Seven Takeaways From Tesla’s Electrifying Quarter
October 21, 2021
Tesla‘s (Nasdaq: TSLA) third-quarter 2021 earnings are in, and the results were electrifying goodness at its best. If you are into the nitty-gritty details, you will read through the beautifully crafted shareholder deck and dissect the conference call. But if you aren’t into that sort of sport, then I have you covered with this hot take!
So, how about seven (get it, S-E-V-E-N) things of note from this quarter’s report?
- Automotive gross margin hit 30.5% driven by higher volumes out of Shanghai, consisting of a solid ramp in Model Y. Model S also returned to positive gross margin this quarter.
- Adjusted EBITDA grew 77% to $3.2 Billion, and margin expanded to 23.3%. Tesla ramped up capital expenditure to $1.8 Billion but still generated a free cash flow of $1.3 billion. Income from operations hit $2 billion with an operating margin just a tad below 15%. Note that this exceeds the long-term margin guidance the company had previously set!
- Tesla paid down high-interest debt to finish the quarter with a net cash position of $14 Billion. The balance is looking more like that of a technology business, not that of a tired legacy manufacturer!

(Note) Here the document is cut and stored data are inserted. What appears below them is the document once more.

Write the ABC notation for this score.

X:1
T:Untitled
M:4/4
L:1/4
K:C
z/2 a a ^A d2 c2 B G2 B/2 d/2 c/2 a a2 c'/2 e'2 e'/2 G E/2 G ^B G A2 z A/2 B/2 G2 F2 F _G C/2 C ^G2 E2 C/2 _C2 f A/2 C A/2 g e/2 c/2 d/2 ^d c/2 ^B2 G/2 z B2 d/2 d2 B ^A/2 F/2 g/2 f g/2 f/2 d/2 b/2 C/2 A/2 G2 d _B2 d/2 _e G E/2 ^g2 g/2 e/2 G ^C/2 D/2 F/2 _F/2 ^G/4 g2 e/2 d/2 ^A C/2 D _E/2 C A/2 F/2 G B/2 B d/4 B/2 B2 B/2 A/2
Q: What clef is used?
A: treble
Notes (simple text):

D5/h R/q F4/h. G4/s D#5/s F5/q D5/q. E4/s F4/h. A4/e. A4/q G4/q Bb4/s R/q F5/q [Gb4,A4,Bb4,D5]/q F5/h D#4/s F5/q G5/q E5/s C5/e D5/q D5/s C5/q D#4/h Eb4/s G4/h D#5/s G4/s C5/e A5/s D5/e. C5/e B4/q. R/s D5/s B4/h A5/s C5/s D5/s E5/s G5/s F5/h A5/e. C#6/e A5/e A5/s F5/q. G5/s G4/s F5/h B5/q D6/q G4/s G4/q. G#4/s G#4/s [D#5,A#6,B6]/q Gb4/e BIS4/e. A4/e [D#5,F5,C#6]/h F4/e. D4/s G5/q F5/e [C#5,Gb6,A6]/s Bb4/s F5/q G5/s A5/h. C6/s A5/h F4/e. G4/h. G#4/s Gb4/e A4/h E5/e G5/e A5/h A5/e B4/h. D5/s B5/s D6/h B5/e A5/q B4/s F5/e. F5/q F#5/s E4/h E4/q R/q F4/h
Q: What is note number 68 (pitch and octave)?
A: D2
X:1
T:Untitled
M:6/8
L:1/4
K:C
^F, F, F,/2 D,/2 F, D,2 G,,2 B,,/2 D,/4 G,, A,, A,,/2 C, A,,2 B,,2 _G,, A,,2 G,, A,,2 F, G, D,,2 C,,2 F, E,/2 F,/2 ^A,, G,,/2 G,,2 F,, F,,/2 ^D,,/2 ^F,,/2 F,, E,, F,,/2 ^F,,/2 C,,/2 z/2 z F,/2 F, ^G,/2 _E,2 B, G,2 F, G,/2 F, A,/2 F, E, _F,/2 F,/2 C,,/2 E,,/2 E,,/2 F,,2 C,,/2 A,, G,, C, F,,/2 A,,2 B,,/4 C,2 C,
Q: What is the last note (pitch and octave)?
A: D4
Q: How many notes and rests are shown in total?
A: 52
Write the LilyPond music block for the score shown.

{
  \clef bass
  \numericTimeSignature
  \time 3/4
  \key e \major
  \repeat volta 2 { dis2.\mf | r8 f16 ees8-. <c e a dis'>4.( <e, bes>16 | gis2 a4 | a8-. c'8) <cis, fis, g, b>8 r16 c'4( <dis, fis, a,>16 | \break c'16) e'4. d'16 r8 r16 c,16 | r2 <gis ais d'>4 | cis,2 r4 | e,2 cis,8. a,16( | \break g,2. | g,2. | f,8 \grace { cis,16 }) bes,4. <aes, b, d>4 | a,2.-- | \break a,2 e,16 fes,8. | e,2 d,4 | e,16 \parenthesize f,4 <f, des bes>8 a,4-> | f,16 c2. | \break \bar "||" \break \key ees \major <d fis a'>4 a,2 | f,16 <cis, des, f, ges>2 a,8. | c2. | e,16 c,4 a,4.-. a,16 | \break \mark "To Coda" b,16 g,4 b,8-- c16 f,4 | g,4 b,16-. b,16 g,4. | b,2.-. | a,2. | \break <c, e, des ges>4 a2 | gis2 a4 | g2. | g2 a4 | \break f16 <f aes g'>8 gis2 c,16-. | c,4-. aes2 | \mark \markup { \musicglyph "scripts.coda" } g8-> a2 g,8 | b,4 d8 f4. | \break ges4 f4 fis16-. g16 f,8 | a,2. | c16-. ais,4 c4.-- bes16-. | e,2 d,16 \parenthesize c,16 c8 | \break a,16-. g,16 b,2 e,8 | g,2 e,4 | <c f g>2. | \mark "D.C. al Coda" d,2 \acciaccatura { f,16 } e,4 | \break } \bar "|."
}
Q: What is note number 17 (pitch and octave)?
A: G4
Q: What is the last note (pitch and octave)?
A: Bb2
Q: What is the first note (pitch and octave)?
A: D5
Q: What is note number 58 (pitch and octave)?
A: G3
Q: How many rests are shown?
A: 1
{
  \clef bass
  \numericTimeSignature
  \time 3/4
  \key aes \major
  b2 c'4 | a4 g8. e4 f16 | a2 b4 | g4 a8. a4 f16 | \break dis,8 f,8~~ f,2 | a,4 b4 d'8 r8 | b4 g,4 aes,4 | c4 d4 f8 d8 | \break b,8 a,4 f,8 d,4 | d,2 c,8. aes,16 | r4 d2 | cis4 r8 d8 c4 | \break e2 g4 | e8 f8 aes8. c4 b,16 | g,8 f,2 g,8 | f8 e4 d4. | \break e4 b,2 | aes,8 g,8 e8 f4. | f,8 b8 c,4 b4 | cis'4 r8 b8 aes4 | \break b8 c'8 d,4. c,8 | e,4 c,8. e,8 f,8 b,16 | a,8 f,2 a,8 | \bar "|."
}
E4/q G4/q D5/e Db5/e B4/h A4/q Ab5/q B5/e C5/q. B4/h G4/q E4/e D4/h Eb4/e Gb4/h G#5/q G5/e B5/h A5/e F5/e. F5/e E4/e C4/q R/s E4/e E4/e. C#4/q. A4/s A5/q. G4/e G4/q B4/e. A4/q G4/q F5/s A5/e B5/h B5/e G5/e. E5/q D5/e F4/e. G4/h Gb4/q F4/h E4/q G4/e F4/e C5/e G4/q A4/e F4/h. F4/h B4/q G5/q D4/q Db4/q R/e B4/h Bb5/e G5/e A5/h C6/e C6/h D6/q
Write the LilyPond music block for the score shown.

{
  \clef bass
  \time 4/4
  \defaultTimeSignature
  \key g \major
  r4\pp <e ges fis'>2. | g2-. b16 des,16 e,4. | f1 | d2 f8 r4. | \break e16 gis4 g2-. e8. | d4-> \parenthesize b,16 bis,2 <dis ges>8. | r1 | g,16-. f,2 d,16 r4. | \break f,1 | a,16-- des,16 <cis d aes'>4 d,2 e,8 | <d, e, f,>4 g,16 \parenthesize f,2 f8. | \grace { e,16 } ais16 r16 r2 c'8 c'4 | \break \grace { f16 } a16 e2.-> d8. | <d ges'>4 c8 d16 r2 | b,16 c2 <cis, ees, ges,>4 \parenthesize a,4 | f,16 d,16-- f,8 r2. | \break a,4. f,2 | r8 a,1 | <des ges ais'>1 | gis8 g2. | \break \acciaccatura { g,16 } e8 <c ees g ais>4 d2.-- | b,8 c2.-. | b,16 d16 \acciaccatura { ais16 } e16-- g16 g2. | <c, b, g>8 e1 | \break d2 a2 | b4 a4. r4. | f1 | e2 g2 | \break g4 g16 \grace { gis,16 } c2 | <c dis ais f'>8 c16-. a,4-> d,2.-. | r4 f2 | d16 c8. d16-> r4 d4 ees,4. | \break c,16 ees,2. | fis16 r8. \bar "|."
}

- Demand right now is through the roof, and Tesla plans to exceed historical production volumes for the Model S and X combo. That should be margin accretive. In the conference call, CFO Zach Kirkhorn noted that they were somewhat surprised by the demand side of the equation, noting that the “profound awakening of the desirability for electric vehicles […] caught us a little bit off guard.”
- Tesla has its fingers in so many pies. Autonomy. Games. Battery design and manufacturing. Robotics. General artificial intelligence. It’s a company that puts its engineering and software skills to good use. One area to watch out for is driver safety score-driven insurance products, which the company is trialing in Texas.
- The situation around prices of raw materials for batteries is a headwind for Tesla. But I would guess it is 10x worse for the legacy players that lack the volume or agility to switch commodities. Same problem for pure EV players starting their ramp now!
- Tesla’s trailing 12-month non-GAAP earnings per share (EPS) is $5.04. This quarter’s EPS jumped year over year by 145%. Using the trailing EPS, I calculated its price-to-earnings (PE) ratio to be around 170. For a company that’s guiding for long-term volume growth of approximately 50% per annum, with an opportunity for increasing operating leverage over time, that trailing PE isn’t egregious. It could be justified just based on expanding battery electric vehicle sales. Certainly, it doesn’t capture a lot of the upside from software sales and optionality in other verticals of Artificial Intelligence.
Disclosure. Lead Advisor Dr. Anirban Mahanti is a Tesla shareholder, and a Tesla fan with a Model 3 and Powerwall at his home. While Anirban is objective in his analysis, you need to know that he’s also a Tesla bull, so consider the power of the electric zap when reading his hot take on Tesla.